I was just listening to the radio and Frankie Valli's "Can't Take My Eyes Off You" came on, and the lyrics suddenly sounded like nothing but Luis's feelings, and I thought "wait. what if Luis was hearing this in the back of a Town Car on the way home from the Arizona 206 Christmas party — drifting out of the driver's radio?? wouldn't that be SO emo??" — so I tried to build a before the confession → the confession → heartbreak flow using only hit songs Luis could plausibly have heard within the movie's timeline.
"Can't Take My Eyes Off You" is a 1967 song. By the mid-80s it's a complete oldie, drifting out of car radios and restaurant speakers like air. So "it just happens to drift out of the radio in the back of a Town Car on the way home from the Arizona 206 Christmas party" is totally plausible. I mostly collected songs in that vein — ones Luis could happen to overhear. I'm not big on music, so corrections very welcome.
On the timeline: the Reagan Iran-Contra speech at the end of the movie was early 1987. Working backwards, the Yale Club confession is probably just before that — late 1986. So I've placed the pre-confession scenes in autumn–winter 1986.
This is 100% my own delusion, so please, forgive me. truly.
1. Can't Take My Eyes Off You — Frankie Valli
An old song he'd normally just let pass — but the moment the part about not being able to take his eyes off you hits, he remembers Patrick, who he'd been watching from a far table earlier, and I bet he takes it like a sign from fate.
An instrumental muzak version playing in the Pierce & Pierce elevator (or maybe the lobby). The lyric drifts back to him in his head — the part where the song asks if the one you're searching for could be him — and he ends up thinking about Patrick, who never once met his eyes in the boardroom. ...Luis. go back to work.

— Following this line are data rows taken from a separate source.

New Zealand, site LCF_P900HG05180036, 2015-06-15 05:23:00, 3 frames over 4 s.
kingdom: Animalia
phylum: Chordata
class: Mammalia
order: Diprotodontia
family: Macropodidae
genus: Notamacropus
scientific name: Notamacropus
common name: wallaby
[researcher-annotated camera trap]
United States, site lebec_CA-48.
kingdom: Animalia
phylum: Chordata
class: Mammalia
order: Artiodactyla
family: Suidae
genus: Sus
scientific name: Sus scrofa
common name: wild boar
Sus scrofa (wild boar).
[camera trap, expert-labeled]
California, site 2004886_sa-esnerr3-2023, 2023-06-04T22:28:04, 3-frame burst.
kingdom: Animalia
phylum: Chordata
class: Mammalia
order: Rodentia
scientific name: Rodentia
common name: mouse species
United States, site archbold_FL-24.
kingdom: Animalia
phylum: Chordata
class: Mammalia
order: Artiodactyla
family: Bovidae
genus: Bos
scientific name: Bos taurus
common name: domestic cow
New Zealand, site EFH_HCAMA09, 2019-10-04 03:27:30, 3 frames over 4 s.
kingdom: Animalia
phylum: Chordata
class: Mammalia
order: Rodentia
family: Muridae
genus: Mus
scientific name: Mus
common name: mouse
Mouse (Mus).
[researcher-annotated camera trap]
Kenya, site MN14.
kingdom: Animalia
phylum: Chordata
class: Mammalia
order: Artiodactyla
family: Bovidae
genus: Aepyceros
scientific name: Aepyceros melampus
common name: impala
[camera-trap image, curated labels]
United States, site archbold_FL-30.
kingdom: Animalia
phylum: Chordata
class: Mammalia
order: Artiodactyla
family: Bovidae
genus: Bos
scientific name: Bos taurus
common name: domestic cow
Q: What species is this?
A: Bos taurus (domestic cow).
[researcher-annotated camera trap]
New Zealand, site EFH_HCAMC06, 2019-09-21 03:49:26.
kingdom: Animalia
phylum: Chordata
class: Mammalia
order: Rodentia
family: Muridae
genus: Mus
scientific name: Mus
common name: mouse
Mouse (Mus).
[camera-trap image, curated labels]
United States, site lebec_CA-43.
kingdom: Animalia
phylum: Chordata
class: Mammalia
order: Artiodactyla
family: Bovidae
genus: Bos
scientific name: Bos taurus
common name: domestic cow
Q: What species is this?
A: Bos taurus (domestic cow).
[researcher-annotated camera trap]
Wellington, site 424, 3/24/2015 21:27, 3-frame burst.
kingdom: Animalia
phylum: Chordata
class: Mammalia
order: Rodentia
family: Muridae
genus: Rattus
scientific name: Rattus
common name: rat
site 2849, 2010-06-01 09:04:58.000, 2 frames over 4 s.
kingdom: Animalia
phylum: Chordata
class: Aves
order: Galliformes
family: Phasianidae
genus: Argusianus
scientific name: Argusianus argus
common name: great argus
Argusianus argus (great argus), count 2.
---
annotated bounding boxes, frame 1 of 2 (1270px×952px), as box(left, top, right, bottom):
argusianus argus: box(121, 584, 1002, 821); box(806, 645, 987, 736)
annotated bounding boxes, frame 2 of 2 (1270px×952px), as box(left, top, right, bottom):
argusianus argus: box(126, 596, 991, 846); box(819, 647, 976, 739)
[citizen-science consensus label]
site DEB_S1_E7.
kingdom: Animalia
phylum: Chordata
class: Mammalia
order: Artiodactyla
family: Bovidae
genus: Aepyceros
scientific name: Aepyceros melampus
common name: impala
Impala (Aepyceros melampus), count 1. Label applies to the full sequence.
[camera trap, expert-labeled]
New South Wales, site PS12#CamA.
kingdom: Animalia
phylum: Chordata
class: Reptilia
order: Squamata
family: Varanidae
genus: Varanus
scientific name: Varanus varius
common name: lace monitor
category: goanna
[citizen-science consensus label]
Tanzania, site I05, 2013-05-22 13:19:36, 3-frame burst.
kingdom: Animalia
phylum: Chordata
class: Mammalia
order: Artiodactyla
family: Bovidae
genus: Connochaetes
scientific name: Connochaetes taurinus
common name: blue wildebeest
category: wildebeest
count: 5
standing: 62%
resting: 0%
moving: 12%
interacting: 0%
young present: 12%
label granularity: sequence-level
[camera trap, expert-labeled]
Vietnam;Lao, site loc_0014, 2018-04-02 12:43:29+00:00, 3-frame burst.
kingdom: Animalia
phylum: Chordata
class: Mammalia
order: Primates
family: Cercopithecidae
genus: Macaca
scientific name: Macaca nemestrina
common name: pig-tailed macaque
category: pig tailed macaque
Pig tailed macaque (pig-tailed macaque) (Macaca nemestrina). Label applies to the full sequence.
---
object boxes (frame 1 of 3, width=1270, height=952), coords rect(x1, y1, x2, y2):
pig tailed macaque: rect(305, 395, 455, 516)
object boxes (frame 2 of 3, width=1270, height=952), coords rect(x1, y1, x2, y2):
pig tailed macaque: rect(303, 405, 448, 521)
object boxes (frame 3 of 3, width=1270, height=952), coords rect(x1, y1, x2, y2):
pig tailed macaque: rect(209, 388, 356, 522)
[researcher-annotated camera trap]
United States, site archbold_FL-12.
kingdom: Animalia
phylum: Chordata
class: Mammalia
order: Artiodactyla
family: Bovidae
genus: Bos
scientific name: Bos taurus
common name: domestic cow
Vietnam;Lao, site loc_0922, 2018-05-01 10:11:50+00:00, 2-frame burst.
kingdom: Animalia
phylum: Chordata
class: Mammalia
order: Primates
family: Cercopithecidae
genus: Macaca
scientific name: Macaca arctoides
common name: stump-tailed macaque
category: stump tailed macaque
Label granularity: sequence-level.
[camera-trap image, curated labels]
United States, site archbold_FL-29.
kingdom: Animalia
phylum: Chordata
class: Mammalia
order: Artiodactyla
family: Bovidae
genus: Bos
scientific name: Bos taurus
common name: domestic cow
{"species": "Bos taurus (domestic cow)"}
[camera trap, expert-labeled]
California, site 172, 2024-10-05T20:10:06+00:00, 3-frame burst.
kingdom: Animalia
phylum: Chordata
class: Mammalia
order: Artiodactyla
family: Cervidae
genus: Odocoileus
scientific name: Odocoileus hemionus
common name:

3. Take My Breath Away — Berlin
Playing over the speakers at a casual business dinner. Right when the part about your breath being taken away plays, Patrick happens to tilt his glass, and I think Luis really does forget to breathe for a second.
4. Nothing's Gonna Stop Us Now — Starship
After That scene at the Yale Club. The new year has come, and the TV is left on, playing Casey Kasem's America's Top 10. A song that's been climbing fast for the past few weeks, this week finally close to hitting #1 — the one that says nothing can stop them now. Luis takes it like a declaration prepared just for the two of them. I can SO see him by the phone, all giddy, waiting for Patrick to call. (the call never came, though.)
5. Greatest Love of All — Whitney Houston
On the plane to Arizona, Luis listens to "Greatest Love of All," the one Patrick raved about. But this song, if you really listen, is about how loving yourself is the greatest love of all. Patrick himself praised it as one of the strongest pieces ever made about self-preservation and dignity — meaning what he called "the greatest love" was, of all things, love for himself.
And in that plane moving away from NY, Luis is hearing it as a love song.
727 or 757, first class, window seat, the provided headphones on the music channel, Luis moving away from NY, listening to his beloved's favorite song without noticing what it means (or — noticing it) and crying.
I went looking for a heartbreak song, but every 80s hit is a "we dated and then broke up" song, and none of them fit a love like Luis's — never once looked back at. So I decided to let him hear Patrick's favorite song instead. I think that's what would cut him the deepest. I want to see crying Luis (second time saying this).